#### [Request]
Render the listing below as a numbered list. Begin with the line that contains "Between the large", continue through the final line of the listing (both ends included), and omit any blank lines.

### Records to use ###

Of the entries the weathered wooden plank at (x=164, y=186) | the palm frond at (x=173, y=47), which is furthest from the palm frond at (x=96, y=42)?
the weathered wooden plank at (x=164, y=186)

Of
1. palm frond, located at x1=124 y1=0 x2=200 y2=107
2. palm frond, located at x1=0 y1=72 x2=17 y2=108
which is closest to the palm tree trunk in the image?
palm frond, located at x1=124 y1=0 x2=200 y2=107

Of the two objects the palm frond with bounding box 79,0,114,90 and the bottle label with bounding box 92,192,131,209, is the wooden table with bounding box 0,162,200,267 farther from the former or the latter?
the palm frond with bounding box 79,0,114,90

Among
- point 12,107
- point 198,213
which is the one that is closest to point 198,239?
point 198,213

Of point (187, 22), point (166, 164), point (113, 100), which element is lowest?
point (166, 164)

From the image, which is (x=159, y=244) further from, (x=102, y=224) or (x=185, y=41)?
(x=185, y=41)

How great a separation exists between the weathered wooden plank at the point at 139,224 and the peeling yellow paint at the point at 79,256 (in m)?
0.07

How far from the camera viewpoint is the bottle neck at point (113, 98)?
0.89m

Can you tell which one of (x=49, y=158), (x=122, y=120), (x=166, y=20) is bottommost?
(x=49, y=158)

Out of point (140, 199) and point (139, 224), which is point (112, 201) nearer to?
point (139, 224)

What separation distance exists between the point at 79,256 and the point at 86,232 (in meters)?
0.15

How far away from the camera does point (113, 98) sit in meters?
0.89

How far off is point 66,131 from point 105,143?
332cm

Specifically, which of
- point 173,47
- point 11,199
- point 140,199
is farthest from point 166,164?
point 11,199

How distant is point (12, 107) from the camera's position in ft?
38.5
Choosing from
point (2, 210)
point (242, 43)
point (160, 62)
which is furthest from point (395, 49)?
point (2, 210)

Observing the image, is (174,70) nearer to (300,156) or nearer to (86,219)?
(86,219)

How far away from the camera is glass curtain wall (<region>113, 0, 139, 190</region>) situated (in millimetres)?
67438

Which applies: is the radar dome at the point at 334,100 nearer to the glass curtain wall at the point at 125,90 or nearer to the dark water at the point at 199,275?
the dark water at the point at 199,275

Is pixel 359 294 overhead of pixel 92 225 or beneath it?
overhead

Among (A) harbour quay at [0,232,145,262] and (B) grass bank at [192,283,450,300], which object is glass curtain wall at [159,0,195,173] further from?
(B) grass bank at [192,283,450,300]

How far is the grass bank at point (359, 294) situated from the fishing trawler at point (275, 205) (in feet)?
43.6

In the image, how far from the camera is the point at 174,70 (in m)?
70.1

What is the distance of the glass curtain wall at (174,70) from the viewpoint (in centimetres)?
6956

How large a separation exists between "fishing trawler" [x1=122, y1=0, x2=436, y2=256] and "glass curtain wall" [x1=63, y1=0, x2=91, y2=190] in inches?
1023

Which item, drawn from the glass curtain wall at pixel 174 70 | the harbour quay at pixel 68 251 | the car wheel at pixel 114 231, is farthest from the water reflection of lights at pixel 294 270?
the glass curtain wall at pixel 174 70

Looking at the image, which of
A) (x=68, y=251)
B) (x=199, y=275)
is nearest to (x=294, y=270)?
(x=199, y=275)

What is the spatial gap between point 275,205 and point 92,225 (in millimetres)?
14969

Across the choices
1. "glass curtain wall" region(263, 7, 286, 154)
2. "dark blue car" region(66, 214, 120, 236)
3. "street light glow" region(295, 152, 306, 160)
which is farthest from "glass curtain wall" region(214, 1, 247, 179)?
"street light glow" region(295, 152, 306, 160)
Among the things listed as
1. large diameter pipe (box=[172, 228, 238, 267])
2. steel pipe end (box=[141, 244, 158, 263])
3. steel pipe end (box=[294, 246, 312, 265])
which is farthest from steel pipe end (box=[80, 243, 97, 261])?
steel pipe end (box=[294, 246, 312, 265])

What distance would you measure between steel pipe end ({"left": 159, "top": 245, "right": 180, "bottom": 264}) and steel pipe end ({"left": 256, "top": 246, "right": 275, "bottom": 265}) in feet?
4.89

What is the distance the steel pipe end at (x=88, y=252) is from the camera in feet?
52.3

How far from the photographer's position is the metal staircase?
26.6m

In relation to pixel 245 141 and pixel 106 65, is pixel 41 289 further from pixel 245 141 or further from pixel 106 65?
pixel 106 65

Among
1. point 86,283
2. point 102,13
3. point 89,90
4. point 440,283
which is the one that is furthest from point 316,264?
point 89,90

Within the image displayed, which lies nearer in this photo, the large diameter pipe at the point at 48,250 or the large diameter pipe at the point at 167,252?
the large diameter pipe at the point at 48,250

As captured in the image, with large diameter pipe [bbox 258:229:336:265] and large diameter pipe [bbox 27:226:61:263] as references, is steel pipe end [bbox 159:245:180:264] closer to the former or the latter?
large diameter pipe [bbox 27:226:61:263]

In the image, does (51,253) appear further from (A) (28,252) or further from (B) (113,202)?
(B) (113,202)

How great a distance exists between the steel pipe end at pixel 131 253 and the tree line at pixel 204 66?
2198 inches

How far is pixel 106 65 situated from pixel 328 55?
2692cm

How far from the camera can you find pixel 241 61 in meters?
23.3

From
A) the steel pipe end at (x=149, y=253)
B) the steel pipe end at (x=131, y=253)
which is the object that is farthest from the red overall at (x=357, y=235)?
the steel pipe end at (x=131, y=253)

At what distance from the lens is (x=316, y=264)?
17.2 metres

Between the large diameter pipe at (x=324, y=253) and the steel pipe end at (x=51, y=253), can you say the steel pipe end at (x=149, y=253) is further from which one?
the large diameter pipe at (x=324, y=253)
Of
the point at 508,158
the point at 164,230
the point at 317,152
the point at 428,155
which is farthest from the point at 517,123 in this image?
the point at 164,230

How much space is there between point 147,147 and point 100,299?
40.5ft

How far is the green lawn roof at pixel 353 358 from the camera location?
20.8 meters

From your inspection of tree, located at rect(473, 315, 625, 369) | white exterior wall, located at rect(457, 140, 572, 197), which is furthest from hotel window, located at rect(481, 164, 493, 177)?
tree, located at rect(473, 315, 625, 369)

###

#### [Answer for this exercise]
1. Between the large diameter pipe at (x=324, y=253) and the steel pipe end at (x=51, y=253), can you say the steel pipe end at (x=149, y=253) is further from which one?
2. the large diameter pipe at (x=324, y=253)
3. Of
4. the point at 508,158
5. the point at 164,230
6. the point at 317,152
7. the point at 428,155
8. which is farthest from the point at 517,123 in this image?
9. the point at 164,230
10. How much space is there between point 147,147 and point 100,299?
11. 40.5ft
12. How far is the green lawn roof at pixel 353 358 from the camera location?
13. 20.8 meters
14. From your inspection of tree, located at rect(473, 315, 625, 369) | white exterior wall, located at rect(457, 140, 572, 197), which is furthest from hotel window, located at rect(481, 164, 493, 177)?
15. tree, located at rect(473, 315, 625, 369)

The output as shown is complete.